Jobless claims dipped for a second week, suggesting growth in the labor market, but data on home construction showed that sector remains stressed even as the economy shows signs of a pick up.

Initial claims fell 3,000 to a seasonally adjusted 420,000, the Labor Department said on Thursday, in line with forecasts. The four-week moving average of claims, considered a better measure of labor market trends, touched a fresh two-year low.

A separate report from the Commerce Department showed housing starts rose 3.9 percent to a seasonally adjusted annual rate of 555,000 units. However, permits for future home construction dropped to a 1-1/2 year low.

Economist welcomed the second week of decline in initial claims and said it bode well for employment growth, but still remained insufficient to bring down a 9.8 percent unemployment rate.

This confirms the downtrend we have enjoyed in the past month, which is consistent with a six-figure monthly increase in payrolls going forward, said Richard DeKaser, an economist at The Parthenon Group in Boston.

U.S. stock index futures held onto slight gains after the data. Sentiment was also supported by FedEx Corp , the second-largest package delivery company, which reported a quarterly profit and revenue that missed Wall Street estimates, but raised its full-year outlook on stronger-than-expected holiday volume and an improved economic forecast.

U.S. Treasury prices maintained their slight gains, while the dollar fell against the euro and the yen.

October's housing starts were revised up to a 534,000-unit pace from the previously reported 1-1/2 year low rate of 519,000 units. Analysts polled by Reuters had expected November housing starts to rise to a 550,000-unit rate.

Despite last month's pick-up in residential construction, housing remains weak as high unemployment weighs on demand and homeowners' ability to hang on to their properties, lagging an acceleration in broader economic activity.

A survey on Wednesday showed sentiment among home builders was mired at record low levels this month, suggesting residential construction will again be a drag on gross domestic product growth in the fourth quarter.

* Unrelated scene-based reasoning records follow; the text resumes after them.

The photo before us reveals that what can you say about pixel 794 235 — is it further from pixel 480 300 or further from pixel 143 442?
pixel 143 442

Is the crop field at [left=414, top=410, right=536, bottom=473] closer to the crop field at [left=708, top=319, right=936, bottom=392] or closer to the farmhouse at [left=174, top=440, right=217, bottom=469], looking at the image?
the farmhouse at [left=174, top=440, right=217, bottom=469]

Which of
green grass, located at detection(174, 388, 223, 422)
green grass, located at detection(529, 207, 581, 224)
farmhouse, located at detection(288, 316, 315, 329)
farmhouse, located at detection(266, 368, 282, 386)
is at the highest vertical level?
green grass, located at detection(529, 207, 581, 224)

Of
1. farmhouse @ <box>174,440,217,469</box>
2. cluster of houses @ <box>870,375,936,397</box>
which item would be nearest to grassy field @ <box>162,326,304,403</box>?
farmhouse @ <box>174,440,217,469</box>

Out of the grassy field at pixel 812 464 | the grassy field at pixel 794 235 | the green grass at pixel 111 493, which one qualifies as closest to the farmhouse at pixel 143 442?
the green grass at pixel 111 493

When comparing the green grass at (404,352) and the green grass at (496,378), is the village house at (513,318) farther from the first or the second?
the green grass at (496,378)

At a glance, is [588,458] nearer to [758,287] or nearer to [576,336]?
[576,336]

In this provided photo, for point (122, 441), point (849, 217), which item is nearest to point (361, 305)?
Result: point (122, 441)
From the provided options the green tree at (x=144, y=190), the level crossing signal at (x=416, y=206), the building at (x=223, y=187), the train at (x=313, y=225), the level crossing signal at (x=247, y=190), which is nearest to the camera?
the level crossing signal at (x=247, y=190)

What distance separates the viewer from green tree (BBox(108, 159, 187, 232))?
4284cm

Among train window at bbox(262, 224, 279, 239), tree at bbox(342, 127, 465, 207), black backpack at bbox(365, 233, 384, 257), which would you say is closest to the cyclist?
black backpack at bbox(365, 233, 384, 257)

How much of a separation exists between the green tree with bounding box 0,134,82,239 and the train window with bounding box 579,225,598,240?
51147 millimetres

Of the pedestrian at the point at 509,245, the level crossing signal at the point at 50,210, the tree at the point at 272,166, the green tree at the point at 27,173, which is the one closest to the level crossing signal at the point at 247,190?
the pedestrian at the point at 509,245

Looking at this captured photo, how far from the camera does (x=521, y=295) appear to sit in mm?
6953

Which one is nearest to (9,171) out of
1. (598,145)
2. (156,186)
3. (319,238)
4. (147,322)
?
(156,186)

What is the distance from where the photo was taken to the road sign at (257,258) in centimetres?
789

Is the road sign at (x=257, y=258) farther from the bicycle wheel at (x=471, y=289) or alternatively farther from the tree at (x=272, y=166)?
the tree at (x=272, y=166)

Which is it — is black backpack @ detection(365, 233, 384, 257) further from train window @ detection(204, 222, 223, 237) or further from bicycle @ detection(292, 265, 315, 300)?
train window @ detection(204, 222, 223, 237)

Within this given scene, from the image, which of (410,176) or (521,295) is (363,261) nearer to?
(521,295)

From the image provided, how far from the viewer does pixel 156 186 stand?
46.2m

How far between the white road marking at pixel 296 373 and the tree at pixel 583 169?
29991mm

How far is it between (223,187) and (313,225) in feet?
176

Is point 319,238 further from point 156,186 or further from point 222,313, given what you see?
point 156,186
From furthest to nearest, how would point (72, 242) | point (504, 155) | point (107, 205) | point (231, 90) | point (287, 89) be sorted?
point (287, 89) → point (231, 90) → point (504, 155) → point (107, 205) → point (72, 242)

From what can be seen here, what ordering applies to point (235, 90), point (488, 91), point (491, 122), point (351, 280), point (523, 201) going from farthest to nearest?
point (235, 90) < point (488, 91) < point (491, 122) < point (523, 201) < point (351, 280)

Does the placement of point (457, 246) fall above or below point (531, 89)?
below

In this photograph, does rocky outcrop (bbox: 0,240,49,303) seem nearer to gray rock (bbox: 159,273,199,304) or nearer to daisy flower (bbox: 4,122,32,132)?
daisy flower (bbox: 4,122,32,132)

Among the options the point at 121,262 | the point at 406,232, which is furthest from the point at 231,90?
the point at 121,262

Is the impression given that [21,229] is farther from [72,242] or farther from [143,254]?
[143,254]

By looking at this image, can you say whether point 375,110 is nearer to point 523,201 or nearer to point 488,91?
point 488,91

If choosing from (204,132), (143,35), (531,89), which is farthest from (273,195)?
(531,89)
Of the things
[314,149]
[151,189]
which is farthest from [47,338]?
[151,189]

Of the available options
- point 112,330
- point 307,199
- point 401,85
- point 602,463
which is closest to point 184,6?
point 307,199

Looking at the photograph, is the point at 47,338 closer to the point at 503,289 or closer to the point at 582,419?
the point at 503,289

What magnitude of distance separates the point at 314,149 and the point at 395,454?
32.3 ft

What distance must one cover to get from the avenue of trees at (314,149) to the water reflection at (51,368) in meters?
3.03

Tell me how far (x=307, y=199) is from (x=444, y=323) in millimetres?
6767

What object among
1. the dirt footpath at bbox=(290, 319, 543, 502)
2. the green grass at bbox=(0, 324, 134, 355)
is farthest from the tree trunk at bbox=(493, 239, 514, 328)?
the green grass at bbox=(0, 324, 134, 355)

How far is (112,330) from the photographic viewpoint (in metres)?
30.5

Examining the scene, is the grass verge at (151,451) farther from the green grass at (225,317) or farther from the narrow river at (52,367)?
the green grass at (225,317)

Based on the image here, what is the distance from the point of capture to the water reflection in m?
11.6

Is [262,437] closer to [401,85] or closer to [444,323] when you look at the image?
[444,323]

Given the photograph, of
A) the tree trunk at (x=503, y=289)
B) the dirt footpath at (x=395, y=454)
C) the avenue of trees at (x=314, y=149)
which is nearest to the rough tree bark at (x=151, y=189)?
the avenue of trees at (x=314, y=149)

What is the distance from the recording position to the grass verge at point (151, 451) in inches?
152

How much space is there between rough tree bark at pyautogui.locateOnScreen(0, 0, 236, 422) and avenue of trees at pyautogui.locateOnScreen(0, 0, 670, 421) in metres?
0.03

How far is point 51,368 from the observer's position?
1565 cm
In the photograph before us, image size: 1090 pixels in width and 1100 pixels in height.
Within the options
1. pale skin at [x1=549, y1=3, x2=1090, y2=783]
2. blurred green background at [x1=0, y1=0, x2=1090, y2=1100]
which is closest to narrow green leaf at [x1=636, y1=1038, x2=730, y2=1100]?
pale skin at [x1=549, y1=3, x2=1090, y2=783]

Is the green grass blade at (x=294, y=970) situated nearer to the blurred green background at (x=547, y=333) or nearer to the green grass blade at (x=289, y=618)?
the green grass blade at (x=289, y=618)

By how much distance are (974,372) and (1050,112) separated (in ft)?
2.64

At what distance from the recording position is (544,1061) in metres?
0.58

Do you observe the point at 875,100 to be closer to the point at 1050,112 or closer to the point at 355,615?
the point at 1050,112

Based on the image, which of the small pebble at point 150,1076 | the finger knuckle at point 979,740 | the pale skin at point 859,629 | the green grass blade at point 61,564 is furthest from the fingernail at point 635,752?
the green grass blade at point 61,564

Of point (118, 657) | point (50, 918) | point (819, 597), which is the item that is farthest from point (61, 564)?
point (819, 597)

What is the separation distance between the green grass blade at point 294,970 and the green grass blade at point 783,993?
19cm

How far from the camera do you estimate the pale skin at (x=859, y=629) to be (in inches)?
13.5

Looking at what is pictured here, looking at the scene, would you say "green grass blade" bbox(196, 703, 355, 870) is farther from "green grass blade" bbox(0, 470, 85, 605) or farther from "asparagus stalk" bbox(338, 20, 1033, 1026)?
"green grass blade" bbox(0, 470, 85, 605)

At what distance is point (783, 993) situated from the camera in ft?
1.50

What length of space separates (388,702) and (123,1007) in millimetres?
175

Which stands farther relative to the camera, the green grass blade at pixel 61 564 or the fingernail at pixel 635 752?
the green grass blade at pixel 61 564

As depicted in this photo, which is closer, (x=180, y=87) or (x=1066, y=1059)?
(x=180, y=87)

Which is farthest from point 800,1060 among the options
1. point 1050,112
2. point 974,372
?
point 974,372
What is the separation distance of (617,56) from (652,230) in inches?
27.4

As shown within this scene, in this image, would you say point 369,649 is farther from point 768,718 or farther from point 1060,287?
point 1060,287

New building permits fell 4.0 percent to a 530,000-unit pace last month, the lowest since April 2009, after a 0.9 percent increase in October. Permits were dragged down by a 23 percent plunge in the volatile multi-family segment. Permits for single-family homes rose 3 percent last month.

Analysts had expected overall building permits to rise to a 560,000-unit pace in November.

Groundbreaking last month was lifted by a 6.9 percent rise in single-family home construction. Starts for the multi-family segment, however, fell 9.1 percent. New home completions tumbled 14.1 percent to a record low 513,000 units in November.